Brasília - Com os votos dos partidos da base aliada, a Câmara dos impôs esta semana uma dura derrota ao governo, em especial ao ministro da Fazenda, Guido Mantega, ao alterar um dos pontos mais importantes do texto da Medida Provisória (MP) 432, que trata da reestruturação das dívidas do setor rural, e ampliar os benefícios oferecidos aos produtores.
Com o placar de 264 votos favoráveis, 128 contrários e uma abstenção, os deputados aprovaram a substituição da taxa básica (Selic) de juros, que atualmente é de 13% ao ano, pela Taxa de Juros de Longo Prazo (TJLP) no cálculo dos débitos dos produtores inscritos na Dívida Ativa da União (DAU), que somam R$ 7,2 bilhões. A mudança vai reduzir o valor dessas dívidas, já que a TJLP é de 6,25% ao ano. Há 114.692 contratos inscritos na DAU, que engloba débitos já em fase de cobrança judicial.
Surpreendido pela alteração feita pela Câmara, o governo não soube informar ainda o impacto da troca de taxas para os cofres públicos. O alívio extra para os ruralistas, porém, virá apenas sobre uma pequena parte do pacote de renegociação.

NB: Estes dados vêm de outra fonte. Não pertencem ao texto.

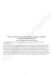 Deposit thumbnail
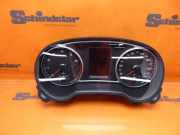 Tachometer AUDI A1 (8X1, 8XK) 1.4 TFSI 90 KW 8X0920930G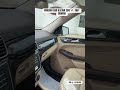 Preview Thumbnail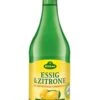 Kühne Essig & Zitrone (750 Ml) -Lebensmittelgeschäft 5fec0406 9006 433d bae7 78b997db54fc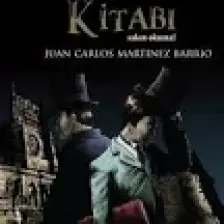 Düşler Kitabı: Sakın Okuma - Juan Carlos Martinez Barrio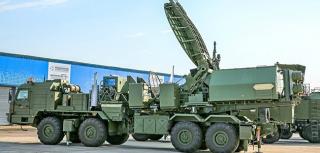 Acabo de leer un articulo muy interesante sobre las nuevas armas de Impulso Electromagnético o PEM. Me 00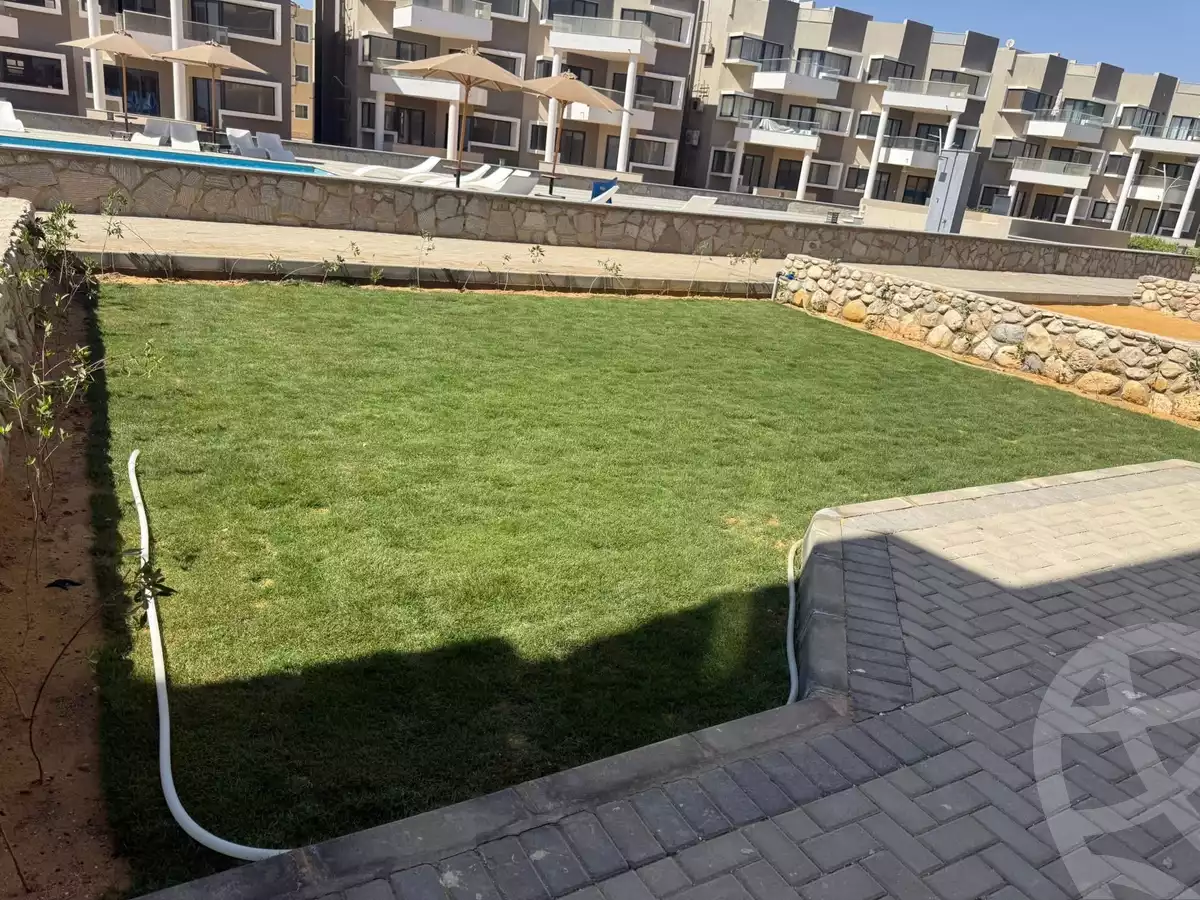 https://aqarmap.com.eg/ar/listing/6198854-for-sale-ras-sidr-ras-sidr-resorts-rivera-village-2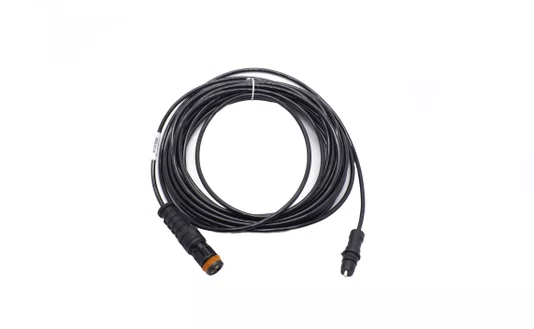 Cabo Extensor do Sensor de Velocidade 8m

A MP prevê algum tipo de benefício para R$ 75 bilhões de um total de R$ 87,5 bilhões da dívida do setor rural.
Outra alteração na MP foi a ampliação de 5 para 10 anos do prazo para pagamento dos débitos inscritos na DAU. Mas, ao contrário da troca da Selic pela TJLP, essa mudança foi negociada nos últimos dias e teve a concordância do Ministério da Fazenda.
O deputado Luiz Carlos Heinze (PP-RS), relator da MP e candidato a vice-prefeito de Chapecó (SC), estimou que todo o pacote custará no máximo R$ 2 bilhões aos cofres públicos, gastos que serão diluídos nos próximos anos.
A decisão dos deputados foi comemorada também pelo ministro da Agricultura, Reinhold Stephanes. A aprovação da medida para ele, representa um lucro para o governo, o setor rural e a sociedade, que será recompensada com a estabilização de preços.
Stephanes estimou que 2,8 milhões de contratos agrícolas serão beneficiados com a MP, que contempla 80% do débito do setor rural. A partir da regulamentação da Medida Provisória, os produtores em dívida poderão regularizar os contratos, se habilitar ao crédito e retomar o ritmo de produção.
Garantias
Embalados pela vitória, os deputados da ala ruralista também conseguiram aprovar uma reivindicação antiga, que é a reavaliação das garantias dadas pelos agricultores nos empréstimos do crédito rural. Ronaldo Caiado (DEM-GO) explicou que os empréstimos foram concedidos há muito tempo e que parte dos financiamentos já foi pago, mas que a totalidade as garantias continua presa junto aos bancos.
Além disso, os parlamentares acabaram com uma multa de 20% que incide sobre os débitos inscritos na DAU. Também foi criada uma linha de crédito para renegociação das dívidas da cafeicultura, que já havia sido beneficiada por outros pontos da MP.
Mesmo com a lista de benefícios, Caiado disse que o Senado deveria ''derrubar'' toda a MP e elaborar um texto mais abrangente para tratar da dívida do setor rural. ''O veneno é muito forte e o remédio também precisa ser'', disse.